Providing the desired performance and adaptive robust control for a dynamic process having delays and nonlinearities are a current challenge in the control field. Significant progress has been made relative to such control but there is still substantial room for improvement. An increase in computational power has given a significant incentive to control advancements. The use of neural networks for identification and control of such processes is presently being investigated by researchers.
Neural networks have been used successfully is many control applications, however, the use of such networks in controlling a dynamic process is still in its infancy. A feedback procedure commonly known as "backpropagation" and "delta rule" have been used in some methods. For self-tuning and adaptive control, backpropagation is utilized for nonlinear dynamic processes where the dynamics of the process are assumed to have feedback linearizable form, and control values are calculated directly from the neural network estimated model. Several learning and control methods have been proposed for neural network control. Typically, the most common methods utilize off-line training for non-dynamic processes. Another approach involves estimating the inverse dynamics of processes by minimizing the error between the process input and the inverse dynamic output. This inverse model, in turn, is used as a feedforward type controller to provide a minimum error between the desired and actual value of the process.

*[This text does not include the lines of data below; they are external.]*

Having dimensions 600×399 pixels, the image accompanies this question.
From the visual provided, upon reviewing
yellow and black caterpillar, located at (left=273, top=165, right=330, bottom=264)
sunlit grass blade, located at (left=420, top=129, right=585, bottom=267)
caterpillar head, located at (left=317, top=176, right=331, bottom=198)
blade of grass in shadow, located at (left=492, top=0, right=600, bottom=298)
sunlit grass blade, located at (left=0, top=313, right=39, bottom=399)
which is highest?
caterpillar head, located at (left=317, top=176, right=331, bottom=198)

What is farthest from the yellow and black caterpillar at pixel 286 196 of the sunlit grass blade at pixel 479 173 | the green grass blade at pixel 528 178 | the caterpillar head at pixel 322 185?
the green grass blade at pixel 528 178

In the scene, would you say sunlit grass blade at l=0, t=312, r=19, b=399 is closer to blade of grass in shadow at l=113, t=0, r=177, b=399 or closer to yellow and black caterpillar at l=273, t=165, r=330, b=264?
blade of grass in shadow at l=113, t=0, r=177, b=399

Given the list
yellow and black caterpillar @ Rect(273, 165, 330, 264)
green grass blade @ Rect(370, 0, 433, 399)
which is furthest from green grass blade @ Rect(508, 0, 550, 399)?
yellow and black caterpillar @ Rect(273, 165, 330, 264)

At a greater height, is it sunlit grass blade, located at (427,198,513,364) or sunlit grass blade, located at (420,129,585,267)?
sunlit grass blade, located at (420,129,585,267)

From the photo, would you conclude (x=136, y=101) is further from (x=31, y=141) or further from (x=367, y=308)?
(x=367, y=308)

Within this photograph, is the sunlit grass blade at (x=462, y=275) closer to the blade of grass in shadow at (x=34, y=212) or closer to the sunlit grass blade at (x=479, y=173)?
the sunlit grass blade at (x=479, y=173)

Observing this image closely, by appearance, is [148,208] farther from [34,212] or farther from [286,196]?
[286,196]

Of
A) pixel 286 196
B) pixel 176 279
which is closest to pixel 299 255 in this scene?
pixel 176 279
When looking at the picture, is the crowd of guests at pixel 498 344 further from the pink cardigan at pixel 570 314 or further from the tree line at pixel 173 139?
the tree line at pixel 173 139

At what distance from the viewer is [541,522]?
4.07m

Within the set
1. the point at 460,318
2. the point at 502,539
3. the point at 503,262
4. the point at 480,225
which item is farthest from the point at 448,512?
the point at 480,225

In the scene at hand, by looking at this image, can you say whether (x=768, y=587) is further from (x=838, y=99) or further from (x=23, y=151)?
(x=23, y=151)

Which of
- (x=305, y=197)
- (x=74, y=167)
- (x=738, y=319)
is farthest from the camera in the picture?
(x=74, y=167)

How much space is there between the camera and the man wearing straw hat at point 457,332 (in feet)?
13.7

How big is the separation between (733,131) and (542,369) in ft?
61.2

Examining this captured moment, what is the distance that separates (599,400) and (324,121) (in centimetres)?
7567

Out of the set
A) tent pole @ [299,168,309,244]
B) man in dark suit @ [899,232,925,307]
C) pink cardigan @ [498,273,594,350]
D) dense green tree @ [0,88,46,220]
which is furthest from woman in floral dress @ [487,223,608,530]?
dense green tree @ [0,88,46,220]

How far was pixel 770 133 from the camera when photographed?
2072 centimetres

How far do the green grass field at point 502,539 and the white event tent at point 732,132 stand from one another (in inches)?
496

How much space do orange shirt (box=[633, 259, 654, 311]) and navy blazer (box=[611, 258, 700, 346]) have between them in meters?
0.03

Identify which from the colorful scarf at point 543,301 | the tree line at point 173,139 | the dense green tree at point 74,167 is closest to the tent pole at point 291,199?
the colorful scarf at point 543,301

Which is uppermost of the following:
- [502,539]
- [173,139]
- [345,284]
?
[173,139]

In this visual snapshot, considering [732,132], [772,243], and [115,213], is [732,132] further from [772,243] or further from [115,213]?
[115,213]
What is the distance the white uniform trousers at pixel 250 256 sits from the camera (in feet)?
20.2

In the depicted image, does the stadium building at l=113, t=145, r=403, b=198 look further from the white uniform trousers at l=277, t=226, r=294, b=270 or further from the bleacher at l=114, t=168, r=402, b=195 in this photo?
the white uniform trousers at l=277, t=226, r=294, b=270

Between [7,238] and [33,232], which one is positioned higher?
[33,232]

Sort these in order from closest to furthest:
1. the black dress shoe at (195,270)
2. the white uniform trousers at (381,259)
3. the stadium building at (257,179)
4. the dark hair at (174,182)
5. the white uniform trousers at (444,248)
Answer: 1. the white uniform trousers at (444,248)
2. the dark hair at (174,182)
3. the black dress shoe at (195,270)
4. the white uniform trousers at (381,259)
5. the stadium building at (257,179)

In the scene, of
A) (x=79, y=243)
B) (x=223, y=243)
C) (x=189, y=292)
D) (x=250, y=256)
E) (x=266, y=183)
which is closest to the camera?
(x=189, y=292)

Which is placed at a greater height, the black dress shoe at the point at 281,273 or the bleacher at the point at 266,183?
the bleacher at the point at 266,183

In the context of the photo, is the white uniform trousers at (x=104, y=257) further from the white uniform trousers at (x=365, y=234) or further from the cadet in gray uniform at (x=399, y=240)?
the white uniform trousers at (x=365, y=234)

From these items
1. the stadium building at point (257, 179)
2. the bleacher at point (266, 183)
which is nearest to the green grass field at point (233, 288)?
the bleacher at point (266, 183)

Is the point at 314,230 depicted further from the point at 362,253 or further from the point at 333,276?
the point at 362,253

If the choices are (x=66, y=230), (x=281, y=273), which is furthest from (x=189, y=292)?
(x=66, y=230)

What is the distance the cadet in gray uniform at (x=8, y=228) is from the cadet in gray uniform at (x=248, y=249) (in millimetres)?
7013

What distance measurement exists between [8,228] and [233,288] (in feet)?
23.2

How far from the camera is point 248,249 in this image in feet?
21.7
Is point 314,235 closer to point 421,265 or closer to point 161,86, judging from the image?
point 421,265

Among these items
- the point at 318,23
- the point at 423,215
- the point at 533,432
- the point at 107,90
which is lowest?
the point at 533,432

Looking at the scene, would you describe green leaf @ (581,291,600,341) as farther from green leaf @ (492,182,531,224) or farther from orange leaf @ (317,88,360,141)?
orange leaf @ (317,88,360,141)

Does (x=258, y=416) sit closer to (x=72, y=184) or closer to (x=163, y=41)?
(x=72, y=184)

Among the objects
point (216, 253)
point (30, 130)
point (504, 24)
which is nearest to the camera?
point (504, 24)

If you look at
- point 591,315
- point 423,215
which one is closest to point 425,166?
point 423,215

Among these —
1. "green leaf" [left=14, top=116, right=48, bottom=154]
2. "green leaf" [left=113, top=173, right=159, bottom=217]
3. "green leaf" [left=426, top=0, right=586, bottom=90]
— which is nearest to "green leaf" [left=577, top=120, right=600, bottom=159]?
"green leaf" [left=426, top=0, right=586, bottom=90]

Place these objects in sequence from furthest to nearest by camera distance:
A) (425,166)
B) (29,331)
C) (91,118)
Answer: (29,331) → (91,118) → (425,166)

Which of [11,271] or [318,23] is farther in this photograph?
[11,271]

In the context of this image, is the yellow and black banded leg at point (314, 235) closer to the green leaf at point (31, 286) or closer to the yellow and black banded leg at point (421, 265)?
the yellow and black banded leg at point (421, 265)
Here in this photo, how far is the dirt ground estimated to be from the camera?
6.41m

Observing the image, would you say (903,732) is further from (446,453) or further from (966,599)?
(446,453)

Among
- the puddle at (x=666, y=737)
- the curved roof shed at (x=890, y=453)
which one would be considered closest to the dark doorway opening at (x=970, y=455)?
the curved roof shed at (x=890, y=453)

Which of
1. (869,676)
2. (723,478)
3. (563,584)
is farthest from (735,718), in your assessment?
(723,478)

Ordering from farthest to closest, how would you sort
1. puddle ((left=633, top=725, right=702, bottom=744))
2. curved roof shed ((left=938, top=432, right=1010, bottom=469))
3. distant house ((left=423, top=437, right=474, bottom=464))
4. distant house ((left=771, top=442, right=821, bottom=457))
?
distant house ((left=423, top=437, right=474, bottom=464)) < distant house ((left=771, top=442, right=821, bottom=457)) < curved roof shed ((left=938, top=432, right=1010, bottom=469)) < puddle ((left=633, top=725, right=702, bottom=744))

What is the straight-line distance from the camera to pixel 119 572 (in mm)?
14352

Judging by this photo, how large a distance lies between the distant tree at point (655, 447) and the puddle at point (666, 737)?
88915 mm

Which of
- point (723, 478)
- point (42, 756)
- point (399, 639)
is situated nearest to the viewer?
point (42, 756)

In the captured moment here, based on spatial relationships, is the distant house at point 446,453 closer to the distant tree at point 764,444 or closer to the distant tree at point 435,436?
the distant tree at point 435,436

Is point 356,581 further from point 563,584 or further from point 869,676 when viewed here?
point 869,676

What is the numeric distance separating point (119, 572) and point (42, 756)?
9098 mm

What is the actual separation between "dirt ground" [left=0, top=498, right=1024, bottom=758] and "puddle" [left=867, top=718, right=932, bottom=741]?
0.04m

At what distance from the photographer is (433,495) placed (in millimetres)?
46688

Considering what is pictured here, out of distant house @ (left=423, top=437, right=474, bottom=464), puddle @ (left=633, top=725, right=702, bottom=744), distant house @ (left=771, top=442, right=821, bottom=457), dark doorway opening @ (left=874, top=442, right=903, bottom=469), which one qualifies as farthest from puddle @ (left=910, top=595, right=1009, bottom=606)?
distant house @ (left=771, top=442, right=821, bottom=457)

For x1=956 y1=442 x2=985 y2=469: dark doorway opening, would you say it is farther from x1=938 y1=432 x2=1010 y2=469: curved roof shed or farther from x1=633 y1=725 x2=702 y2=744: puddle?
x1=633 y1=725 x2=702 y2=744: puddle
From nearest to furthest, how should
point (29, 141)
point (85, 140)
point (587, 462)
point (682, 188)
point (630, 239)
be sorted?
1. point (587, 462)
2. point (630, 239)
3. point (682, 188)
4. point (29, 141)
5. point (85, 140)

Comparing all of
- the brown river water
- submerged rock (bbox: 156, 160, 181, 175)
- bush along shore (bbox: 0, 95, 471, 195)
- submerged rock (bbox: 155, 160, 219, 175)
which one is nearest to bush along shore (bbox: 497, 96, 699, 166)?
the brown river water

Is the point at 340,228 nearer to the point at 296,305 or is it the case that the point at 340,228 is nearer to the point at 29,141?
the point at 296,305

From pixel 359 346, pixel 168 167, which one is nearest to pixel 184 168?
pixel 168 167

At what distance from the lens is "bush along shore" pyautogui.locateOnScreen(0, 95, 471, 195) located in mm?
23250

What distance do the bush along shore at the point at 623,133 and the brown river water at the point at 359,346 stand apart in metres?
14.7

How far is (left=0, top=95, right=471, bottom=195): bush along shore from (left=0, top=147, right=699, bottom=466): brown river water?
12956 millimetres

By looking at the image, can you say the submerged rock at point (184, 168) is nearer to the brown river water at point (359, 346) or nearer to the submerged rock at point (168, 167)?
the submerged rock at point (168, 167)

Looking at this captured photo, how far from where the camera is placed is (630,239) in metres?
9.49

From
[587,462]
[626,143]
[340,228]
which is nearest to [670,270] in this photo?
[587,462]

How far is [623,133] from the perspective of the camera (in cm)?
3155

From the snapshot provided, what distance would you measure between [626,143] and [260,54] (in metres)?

All of the foregoing approaches have certain inherent disadvantages. For example, the method and procedure of a particular approach may be restricted to a certain type of process with a defined, rather than a general, structure. In addition, the approach might require that the process have an equal number of input and output variables for implementation purposes. Alternatively, training a neural network feedforward control based on minimizing the error between the control value entering the process and the trained control value produced by the inverse process does not necessarily minimize the error between the desired and the actual process values. Furthermore, using a combination of any of the foregoing approaches cannot eliminate problems since specialized learning typically is not readily adaptable to an on-line application for a dynamic process.
Because of the foregoing, it has become desirable to develop a method and procedure for a neural network control for dynamic processes which considers both the error between the desired process value and the actual process output and the error between the desired process value and the inverse process value (trained control value) in order to eliminate the problems associated with the learning activity.